Homework 8

Problem 1

In roulette, a bet on a single number has a 1/38 probability of success and pays 35-to-1. That is, if you bet 1 dollar, your net winnings are -1 with probability 37/38 and +35 with probability 1/38. Consider betting on a single number on each of \(n\) spins of a roulette wheel. Let \(\bar{X}_n\) be your average net winnings per bet.

For each of the values \(n = 10\), \(n = 100\), \(n = 1000\):

  1. Compute \(\text{E}(\bar{X}_n)\)
  2. Compute \(\text{SD}(\bar{X}_n)\)
  3. Run a simulation to determine if the distribution of \(\bar{X}_n\) is approximately Normal
  4. Use simulation to approximate \(\text{P}(\bar{X}_n >0)\), the probability that you come out ahead after \(n\) bets
  5. If \(n=1000\) use the Central Limit Theorem to approximate \(\text{P}(\bar{X}_{1000} >0)\), the probability that you come out ahead after 1000 bets.
  6. The casino wants to determine how many bets on a single number are needed before they have (at least) a 99% probability of making a profit. (Remember, the casino profits if you lose; that is, if \(\bar{X}_n <0\).) Use the Central Limit Theorem to determine the minimum number of bets (keeping in mind that \(n\) must be an integer). You can assume that whatever \(n\) is, it’s large for the CLT to kick in.

Problem 2

The standard measurement of the alcohol content of drinks is alcohol by volume (ABV), which is given as the volume of ethanol as a percent of the total volume of the drink. A report states that on average the ABV for beer is 4.5%. Is this true? In a sample of 67 brands of beer, the mean ABV is 4.61 percent and the standard deviation of ABV is 0.754 percent. Note: the data set and some R summaries are provided in Canvas so you can check your answers. But you should answer these questions by hand, using only the information provided here.

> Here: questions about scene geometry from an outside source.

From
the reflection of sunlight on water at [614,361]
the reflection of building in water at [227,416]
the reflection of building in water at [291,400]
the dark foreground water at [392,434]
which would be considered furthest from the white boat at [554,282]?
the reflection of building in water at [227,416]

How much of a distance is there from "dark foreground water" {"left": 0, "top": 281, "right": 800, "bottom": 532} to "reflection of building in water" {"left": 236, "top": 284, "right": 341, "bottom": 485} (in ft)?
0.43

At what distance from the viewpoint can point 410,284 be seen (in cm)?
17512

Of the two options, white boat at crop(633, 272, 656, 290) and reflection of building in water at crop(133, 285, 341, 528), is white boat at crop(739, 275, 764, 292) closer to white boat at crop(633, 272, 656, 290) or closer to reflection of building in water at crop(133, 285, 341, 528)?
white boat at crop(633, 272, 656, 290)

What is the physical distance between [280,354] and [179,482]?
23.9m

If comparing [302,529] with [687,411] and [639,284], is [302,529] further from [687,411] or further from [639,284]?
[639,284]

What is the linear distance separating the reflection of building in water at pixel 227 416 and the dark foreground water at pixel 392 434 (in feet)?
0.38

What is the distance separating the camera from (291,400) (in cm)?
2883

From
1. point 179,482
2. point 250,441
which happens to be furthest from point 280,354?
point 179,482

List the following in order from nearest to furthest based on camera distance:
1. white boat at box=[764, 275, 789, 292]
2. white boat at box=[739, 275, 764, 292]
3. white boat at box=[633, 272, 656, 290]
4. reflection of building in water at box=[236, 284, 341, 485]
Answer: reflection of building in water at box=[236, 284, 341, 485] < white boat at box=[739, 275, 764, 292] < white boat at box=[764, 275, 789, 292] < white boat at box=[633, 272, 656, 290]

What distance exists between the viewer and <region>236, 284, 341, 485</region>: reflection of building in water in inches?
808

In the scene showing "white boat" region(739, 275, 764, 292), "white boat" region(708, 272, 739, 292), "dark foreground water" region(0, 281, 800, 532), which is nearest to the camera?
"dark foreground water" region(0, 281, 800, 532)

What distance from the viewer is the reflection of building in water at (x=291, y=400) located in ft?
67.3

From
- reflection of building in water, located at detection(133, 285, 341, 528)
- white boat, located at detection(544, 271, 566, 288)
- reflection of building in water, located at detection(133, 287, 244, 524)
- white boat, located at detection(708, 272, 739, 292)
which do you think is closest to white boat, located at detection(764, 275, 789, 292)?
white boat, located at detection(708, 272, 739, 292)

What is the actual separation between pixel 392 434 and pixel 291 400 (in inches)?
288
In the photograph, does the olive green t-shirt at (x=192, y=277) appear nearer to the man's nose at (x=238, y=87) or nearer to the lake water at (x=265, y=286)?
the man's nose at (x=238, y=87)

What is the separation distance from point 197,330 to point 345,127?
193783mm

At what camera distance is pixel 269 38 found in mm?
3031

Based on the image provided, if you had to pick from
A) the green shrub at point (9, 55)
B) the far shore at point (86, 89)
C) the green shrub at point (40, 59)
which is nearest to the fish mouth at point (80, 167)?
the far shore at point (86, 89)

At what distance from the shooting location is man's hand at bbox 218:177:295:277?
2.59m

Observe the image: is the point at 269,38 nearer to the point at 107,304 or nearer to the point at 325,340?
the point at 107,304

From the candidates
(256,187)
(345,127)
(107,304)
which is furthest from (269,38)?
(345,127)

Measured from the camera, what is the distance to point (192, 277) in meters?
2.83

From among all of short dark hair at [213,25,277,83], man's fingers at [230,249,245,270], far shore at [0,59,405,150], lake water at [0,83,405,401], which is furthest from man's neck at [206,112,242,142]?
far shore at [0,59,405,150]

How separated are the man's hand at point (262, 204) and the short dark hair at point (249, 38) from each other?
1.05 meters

  1. Use R to summarize the sample data. Then describe the main features in a sentence or two.
  2. Compute an interpret a 95% confidence interval for the appropriate population mean.
  3. Write a clearly worded sentence reporting your confidence interval in context.
  4. One of the brands of beer in the sample is O’Doul’s, a non-alcoholic beer. The ABV for O’Doul’s is 0.4 (it has a bit of alcohol.) Suppose O’Doul’s is removed from the data set. Compute the sample mean ABV of the remaining 66 brands. (You can do this with filter in tidyverse; see how I filtered the 2-week babies in the feeding length data.)
  5. Continuing the previous part, compute the sample SD of ABV of the remaining 66 brands. Compare to the original sample mean; which mean is larger — with or without O’Doul’s? Explain briefly.
  6. The sample SD of ABV of the remaining 66 brands is 0.55 percent. Compare to the original sample SD; which SD is larger — with or without O’Doul’s? Explain briefly.
  7. Compute the 95% confidence interval based on the sample with O’Doul’s removed. Compute to the original interval, both in terms of center of the CI and its width. Explain briefly.
  8. Based on the interval based on the sample with O’Doul’s removed, is 4.5% a plausible value of the parameter? Explain briefly.
  9. Which of the analyses is more appropriate: with or without O’Doul’s? Explain your reasoning.

Problem 4

(I had much longer instructions written, but I think they weren’t helpful. If you have questions about how the applet is working, don’t hesitate to ask.)

You are going to use a simulation applet that randomly generates confidence interals for a population mean to help you understand some ideas. The applet calculates a confidence interval for each set of randomly generated data.

  • In the box for “Statistic” select means “Means”.
  • In the box next to “Method” select “t”.
  • Start with “Number of intervals” equal to 1 at first to see what is happening, but then change it to lots.

Experiment with different simulations; be sure to change

  • Distribution
  • Population Mean
  • Population SD
  • Sample size
  • Confidence level

Then write a paragraph or two or some bullet points of your main observations. Based on this applet, what can you say about how confidence intervals work? How does changing the inputs affect the confidence intervals and the Results?